ROANOKE TIMES

                         Roanoke Times
                 Copyright (c) 1995, Landmark Communications, Inc.

DATE: MONDAY, February 22, 1993                   TAG: 9302220246
SECTION: EDITORIAL                    PAGE: A-8   EDITION: METRO 
SOURCE: 
DATELINE:                                 LENGTH: Medium


REBEL FLAG ALSO STIRS BAD MEMORIES

JOHN T. Briscoe's Feb. 6 letter ("Georgia's Gov. Zell Miller dishonors his state's history") concerning the Confederate battle flag presents a clear case of a symbol having very different meanings for different people.

I am a 45-year-old white male, was born in North Carolina and have lived in Virginia, North Carolina, South Carolina and Georgia almost all of my life. I suppose that makes me as much a Southerner as anyone.
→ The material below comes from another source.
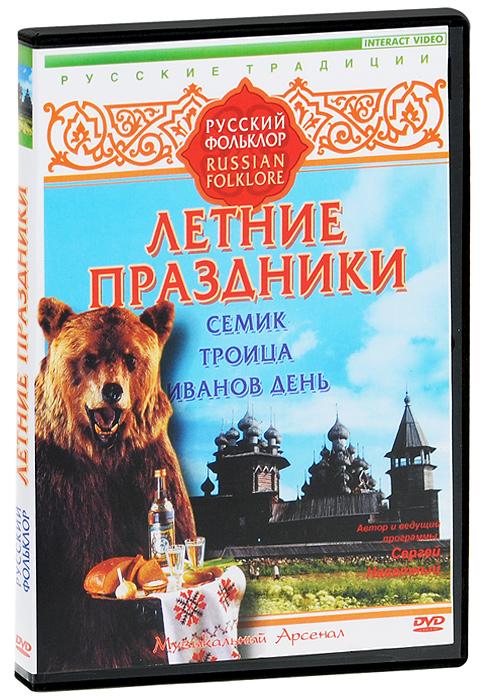 Летние праздники: Семик, Троица, Иванов день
When I was in grade school in the 1950s, my school was closed by elected officials waving the Confederate battle flag, and the school was kept closed by those same people. When my school was finally reopened, people waving that flag lined the streets leading to the school and shouted threats, screamed hate at me and the other students, and threw rocks at my bus.
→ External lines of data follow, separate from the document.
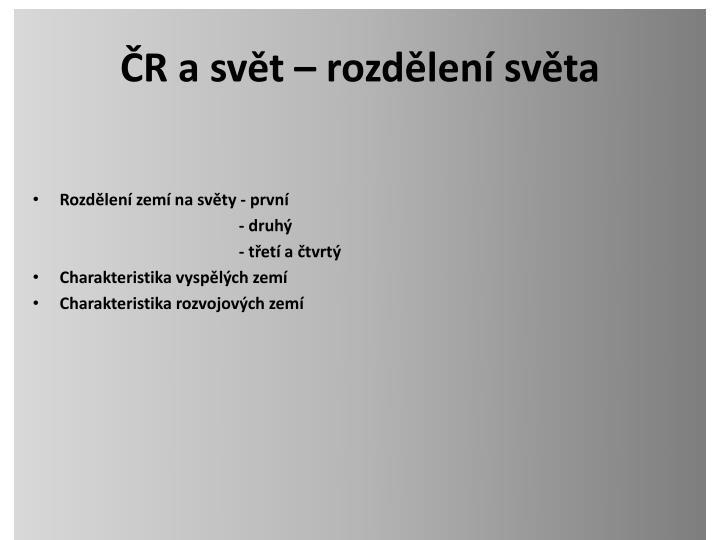 ČR a svět – rozdělení světa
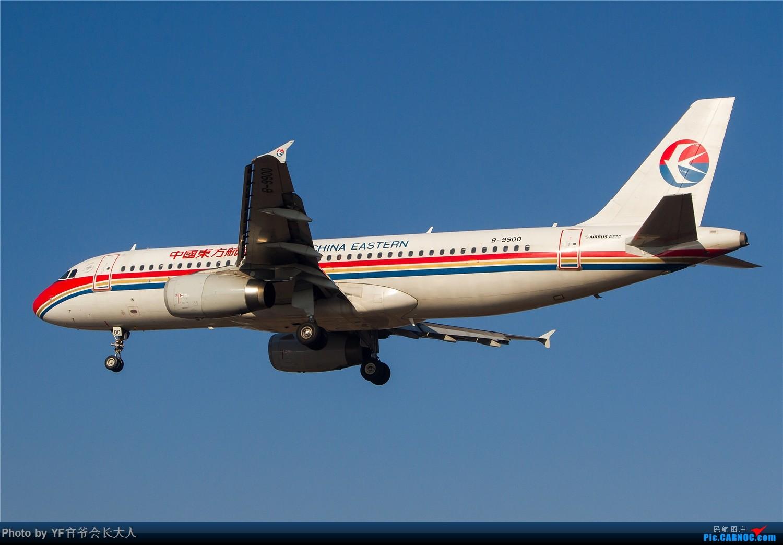 Re:[原创]【ZYTX】零下的温度挡不住热情 AIRBUS A320-200 B-9900 中国沈阳桃仙国际机场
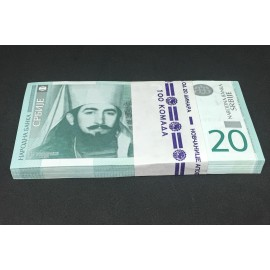Serbia 20 Dinara X 100 PCS, Full Bundle, 2013, P-55, UNC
All through my grade- and high-school years, people waving the battle flag burned buses, phoned bomb threats and occasionally murdered a child to demonstrate their commitment to a cause they used the Confederate battle flag to represent.
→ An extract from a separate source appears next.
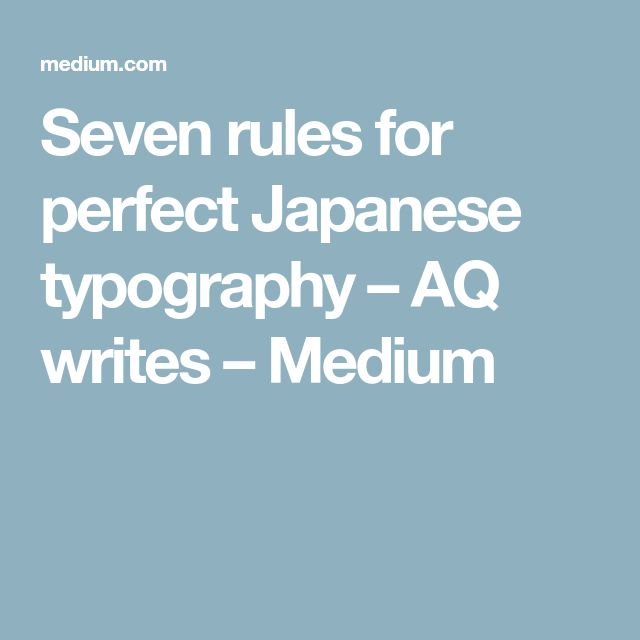 Seven rules for perfect Japanese typography – AQ writes – Medium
When I attended the University of Georgia, hate literature, with the Confederate battle flag as a logo, was distributed on the campus by people with the flag worn as a badge on their sleeves.

I do not doubt the word of the man who conceived of joining the Confederate battle flag and the Georgia state seal. He maintains the flag was not motivated by integration. But even a cursory reading of the history of the '50s makes it hard to believe resistance to integration and adoption of the flag just happened at the same time. If the timing was coincidental, it is surely the most unfortunate coincidence that has ever occurred.

I do not think first of "our great heritage and the people involved" when I see the Confederate battle flag. I think of hate and violence, of threats screamed at small children by adults, of closed schools and elected officials who closed them, and of a part of the recent past that we should do our utmost to overcome.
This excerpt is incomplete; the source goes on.